▶ THINGS TO DO:
[1] In the forum thread about naming a German shepherd, transcribe the passage from "the shorter the" to "as a group.".
[2] In the forum thread about naming a German shepherd, what is the name of Muneraven's oldest dog?

▶ DOCUMENT EXTRACT:

•••••

# What do u prefer to name a German shepherd?



## Lobobear44 (Jan 28, 2013)

Is it more difficult for a dog to come if they have 3 syllables or more? Someday when I get a German shepherd I want to name them after anime characters or Pokemon such as

Gaara
Kurama
Neji
Entei
Moltres
Lugia
Zekrom
Charizard
Blastoise
Igneel
Akamaru
Lucy
Juvia
Sakura
Shikaku
Bee (killer bee)
Shippo
Articuno
Zapdos
Natsu
Madara
Sasuke
Sarutobi
Naruto 
Renji
Goku
Vegeta
Piccolo
Shenron 
Pikachu
and maybe others 

Non anime names

Zorro
Lobo
Zeus
Koda
Teeka
Riley
Marley
Sirius
Nico 
and maybe others


----------



## mandiah89 (Jan 18, 2013)

the shorter the name the easier it is for them


----------



## Muneraven (Sep 4, 2012)

Not only do dogs have no trouble at all with multiple syllables, they also know they have more than one name. For example, my dog Gus knows he is: Gus Guster Gooster Gussy Gusty and The Gustinator. 

All my pets have multiple terms of endearment that they respond to both individually and as a group. 

My oldest dog, Peanut, who is kind of a doggie genius, has the biggest vocabulary. I do suspect that her meanings are more complicated than mine. For example, the word "cheeseburger" simply means a certain food to me, but I am pretty sure to Peanut it means "Oh boy let's ride in the car just me and mom and I get a bite of a yummy thing and all the other dogs are going to be SO jealous YAY!"

•••••

▶ EXCERPTED DATA:
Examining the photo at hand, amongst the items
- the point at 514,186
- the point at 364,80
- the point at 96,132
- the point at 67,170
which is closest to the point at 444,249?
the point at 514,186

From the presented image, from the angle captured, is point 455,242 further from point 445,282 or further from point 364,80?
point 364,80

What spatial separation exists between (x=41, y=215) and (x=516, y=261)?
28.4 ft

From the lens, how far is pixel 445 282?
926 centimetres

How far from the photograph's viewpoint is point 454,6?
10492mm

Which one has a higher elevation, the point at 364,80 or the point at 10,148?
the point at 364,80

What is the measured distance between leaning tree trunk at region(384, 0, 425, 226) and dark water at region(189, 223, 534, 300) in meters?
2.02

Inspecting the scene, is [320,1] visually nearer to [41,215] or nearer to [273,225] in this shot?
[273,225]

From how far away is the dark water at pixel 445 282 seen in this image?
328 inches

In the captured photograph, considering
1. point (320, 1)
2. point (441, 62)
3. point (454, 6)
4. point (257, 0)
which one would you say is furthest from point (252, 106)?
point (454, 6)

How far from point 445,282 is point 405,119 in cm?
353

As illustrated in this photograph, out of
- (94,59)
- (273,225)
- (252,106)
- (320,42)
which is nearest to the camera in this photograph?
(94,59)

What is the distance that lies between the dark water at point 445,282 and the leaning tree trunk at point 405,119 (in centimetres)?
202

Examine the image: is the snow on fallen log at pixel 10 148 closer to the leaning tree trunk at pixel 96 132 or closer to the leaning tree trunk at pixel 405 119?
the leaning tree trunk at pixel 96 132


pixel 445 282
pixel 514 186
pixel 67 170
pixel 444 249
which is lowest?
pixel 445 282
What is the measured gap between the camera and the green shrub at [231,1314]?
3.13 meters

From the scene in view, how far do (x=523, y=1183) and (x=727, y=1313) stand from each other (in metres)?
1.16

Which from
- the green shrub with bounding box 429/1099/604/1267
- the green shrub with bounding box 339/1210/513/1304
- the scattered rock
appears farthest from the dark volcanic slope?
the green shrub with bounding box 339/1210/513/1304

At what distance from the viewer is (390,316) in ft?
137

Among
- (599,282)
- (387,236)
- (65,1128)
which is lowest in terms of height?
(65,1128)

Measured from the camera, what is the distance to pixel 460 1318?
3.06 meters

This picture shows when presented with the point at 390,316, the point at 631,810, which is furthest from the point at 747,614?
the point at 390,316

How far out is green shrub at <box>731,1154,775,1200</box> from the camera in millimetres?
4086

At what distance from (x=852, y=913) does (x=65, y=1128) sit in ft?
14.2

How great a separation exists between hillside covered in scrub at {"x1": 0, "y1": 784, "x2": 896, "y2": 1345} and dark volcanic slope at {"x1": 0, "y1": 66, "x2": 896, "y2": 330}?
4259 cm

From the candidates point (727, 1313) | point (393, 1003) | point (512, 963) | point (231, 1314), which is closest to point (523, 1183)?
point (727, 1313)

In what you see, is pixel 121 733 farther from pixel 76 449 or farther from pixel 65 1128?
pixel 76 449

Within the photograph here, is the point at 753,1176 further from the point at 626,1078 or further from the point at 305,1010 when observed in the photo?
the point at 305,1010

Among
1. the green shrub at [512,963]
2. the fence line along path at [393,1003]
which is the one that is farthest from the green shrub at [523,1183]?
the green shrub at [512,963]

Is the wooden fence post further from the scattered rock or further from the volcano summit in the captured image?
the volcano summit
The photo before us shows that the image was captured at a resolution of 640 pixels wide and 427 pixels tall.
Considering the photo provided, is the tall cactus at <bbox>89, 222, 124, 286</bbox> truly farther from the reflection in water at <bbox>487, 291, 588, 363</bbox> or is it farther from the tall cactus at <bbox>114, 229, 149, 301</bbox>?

•••••

▶ EXPECTED ANSWERS:
[1]
the shorter the name the easier it is for them


----------



## Muneraven (Sep 4, 2012)

Not only do dogs have no trouble at all with multiple syllables, they also know they have more than one name. For example, my dog Gus knows he is: Gus Guster Gooster Gussy Gusty and The Gustinator. 

All my pets have multiple terms of endearment that they respond to both individually and as a group.

[2] Peanut